A new political theme is slipping the surly bonds of caution this week, as negotiators prepare to converge on London for the upcoming conference on Afghanistan. Suddenly the word “reintegration” is on every tongue, and conferees affirm portentously that the solution in Afghanistan “must be political.” Lest the meaning of that be missed, Sweden’s venerable Carl Bildt offers this clarification: “There is no military solution.”

This is a straw man, of course; no one says there is a “military solution” for unifying and pacifying Afghanistan. But Defense Secretary Bob Gates and General Stanley McChrystal have been clear in the last week that military operations must be one of the tools used to achieve the long-term solution. The candidates for reintegration into Afghanistan’s polity are the Taliban, and among them are factions that have shown no sign at any time of being amenable to consensual negotiation or compromise. They attack civilians and military forces alike in their campaign to destabilize the central government in Kabul.

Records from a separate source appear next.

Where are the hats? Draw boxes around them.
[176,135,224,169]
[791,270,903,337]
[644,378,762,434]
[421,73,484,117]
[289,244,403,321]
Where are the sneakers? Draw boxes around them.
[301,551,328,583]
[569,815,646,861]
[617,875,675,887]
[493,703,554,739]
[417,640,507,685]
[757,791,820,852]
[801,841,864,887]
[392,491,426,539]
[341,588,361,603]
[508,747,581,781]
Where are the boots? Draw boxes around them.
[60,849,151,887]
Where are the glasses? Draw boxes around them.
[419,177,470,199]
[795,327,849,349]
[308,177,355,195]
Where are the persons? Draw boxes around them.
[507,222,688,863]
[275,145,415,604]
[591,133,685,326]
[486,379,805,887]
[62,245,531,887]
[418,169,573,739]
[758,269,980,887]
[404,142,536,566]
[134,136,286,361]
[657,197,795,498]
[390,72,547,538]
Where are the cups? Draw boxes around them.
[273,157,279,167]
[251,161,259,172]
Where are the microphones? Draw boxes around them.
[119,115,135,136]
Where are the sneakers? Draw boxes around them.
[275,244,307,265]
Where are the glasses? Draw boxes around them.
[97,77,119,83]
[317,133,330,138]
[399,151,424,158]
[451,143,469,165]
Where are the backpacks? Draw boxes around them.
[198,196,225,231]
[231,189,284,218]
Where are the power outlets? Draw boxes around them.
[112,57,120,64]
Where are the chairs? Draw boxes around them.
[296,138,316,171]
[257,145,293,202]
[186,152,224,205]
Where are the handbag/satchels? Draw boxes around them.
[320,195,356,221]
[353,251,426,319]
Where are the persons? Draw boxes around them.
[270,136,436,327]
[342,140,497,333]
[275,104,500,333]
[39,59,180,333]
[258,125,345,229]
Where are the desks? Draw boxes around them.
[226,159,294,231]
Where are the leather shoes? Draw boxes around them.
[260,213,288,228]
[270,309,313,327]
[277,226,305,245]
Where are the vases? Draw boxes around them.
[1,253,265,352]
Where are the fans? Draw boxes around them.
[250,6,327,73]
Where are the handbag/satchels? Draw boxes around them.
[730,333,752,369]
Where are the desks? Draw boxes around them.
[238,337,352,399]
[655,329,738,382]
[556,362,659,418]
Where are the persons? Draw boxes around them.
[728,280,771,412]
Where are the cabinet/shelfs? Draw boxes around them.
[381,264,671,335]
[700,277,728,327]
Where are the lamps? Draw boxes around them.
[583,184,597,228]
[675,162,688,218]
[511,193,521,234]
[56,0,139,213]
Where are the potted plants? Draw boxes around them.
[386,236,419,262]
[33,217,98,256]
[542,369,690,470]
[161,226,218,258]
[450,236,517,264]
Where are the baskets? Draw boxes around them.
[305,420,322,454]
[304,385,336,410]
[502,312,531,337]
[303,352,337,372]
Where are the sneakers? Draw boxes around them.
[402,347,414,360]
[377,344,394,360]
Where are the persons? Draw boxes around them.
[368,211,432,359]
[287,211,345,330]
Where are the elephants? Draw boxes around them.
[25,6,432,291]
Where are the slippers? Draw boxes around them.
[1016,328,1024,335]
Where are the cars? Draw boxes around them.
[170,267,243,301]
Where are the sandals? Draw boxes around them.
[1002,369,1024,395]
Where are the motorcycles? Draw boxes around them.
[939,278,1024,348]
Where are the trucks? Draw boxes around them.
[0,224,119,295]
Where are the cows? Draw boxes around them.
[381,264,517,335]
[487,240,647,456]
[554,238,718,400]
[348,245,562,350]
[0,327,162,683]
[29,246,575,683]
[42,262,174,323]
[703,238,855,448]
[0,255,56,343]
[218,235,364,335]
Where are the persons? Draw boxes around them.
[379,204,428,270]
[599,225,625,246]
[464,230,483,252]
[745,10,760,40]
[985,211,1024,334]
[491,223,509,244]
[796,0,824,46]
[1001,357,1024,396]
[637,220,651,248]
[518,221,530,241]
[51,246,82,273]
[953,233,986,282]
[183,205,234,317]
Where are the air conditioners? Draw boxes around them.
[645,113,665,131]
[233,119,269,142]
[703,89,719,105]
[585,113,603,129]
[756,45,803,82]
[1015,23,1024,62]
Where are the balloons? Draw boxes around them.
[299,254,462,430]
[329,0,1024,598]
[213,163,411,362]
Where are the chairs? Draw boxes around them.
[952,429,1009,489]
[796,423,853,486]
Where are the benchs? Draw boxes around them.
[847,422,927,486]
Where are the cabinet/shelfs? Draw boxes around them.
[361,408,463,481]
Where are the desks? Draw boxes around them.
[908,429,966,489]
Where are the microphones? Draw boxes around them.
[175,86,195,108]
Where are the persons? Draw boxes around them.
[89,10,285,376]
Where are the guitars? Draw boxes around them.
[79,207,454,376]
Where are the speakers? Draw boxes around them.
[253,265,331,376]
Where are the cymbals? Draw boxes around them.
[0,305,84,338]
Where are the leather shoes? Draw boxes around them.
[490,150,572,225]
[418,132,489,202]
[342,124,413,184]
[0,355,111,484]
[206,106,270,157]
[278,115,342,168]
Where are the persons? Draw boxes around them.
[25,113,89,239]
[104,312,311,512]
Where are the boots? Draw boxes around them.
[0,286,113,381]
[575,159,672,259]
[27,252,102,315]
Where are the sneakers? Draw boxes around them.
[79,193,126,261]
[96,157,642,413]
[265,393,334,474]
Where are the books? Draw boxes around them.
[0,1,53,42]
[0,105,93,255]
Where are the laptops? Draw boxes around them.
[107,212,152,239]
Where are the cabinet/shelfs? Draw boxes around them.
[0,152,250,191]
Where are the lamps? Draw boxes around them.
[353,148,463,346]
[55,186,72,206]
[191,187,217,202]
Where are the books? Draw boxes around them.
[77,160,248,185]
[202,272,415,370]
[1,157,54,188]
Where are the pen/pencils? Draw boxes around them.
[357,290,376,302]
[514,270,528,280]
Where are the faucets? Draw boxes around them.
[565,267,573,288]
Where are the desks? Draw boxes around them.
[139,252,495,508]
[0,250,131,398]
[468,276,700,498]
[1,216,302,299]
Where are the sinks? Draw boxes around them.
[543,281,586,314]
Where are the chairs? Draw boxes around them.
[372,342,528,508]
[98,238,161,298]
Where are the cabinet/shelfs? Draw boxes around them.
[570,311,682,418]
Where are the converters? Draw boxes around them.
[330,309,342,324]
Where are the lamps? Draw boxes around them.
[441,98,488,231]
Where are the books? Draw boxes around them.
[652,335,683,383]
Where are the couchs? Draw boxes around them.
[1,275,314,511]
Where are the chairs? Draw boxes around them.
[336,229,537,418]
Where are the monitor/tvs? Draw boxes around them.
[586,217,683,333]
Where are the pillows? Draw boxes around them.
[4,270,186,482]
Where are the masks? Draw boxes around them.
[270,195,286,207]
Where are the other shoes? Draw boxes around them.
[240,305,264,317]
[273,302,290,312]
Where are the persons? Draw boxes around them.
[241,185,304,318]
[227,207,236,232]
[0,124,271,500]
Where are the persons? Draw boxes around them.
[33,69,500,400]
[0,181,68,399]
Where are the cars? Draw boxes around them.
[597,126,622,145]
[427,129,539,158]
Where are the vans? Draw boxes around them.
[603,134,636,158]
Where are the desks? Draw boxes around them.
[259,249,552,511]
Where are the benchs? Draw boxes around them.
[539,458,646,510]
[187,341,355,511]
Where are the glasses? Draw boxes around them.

The Taliban’s record in the past month forms a striking contrast with the pace of reintegration being proposed in political circles. After killing nearly 100 people at a volleyball match in Pakistan and assassinating CIA agents at a base in Afghanistan, the Taliban killed 20 in a market bombing in central Afghanistan and killed seven and wounded 71 in coordinated attacks in downtown Kabul. These tallies don’t reflect smaller incidents in the AfPak theater during the same period, but they are in line with the UN’s report that 2009 was the Taliban’s bloodiest year since the regime change in 2001. Hamid Karzai’s reintegration policy for the Taliban has naturally been endorsed by President Obama and our NATO allies, but there is no evidence as yet — not even a photo op — of any material reciprocation from the insurgents.

European leaders nevertheless show signs of favoring reintegration measures like the ones outlined by Pakistani journalist Ahmed Rashid. In light of the Taliban’s unrelieved recalcitrance, adopting this list unilaterally would clearly be getting ahead of ourselves. It’s too early to talk about removing Taliban members from terror lists, or limiting Karzai’s latitude with a UN mandate for him to sit down with the insurgents. Gates and McChrystal have spoken consistently of using a multi-pronged approach, including military operations, to create the conditions for productive diplomacy — and those conditions don’t exist yet. Comments from both men have made it clear that their position has not changed, even though the media is portraying their endorsement of eventual negotiations somewhat misleadingly, as if they might be ready to dispense with the inconvenient labor of shaping conditions beforehand.

We haven’t heard much from Obama on this. We can hope that he concurs with his defense leadership, although there have been troubling indications of divergence in the definitions being used by the White House and the Pentagon. The Taliban are not even pretending to be potential negotiators; they’re giving the international coalition no excuse for deceiving itself about their intentions or openness to compromise. Obama should exercise the coalition leadership necessary to keep the effort in Afghanistan on track, and not let it lose its way in imprudent shortcuts.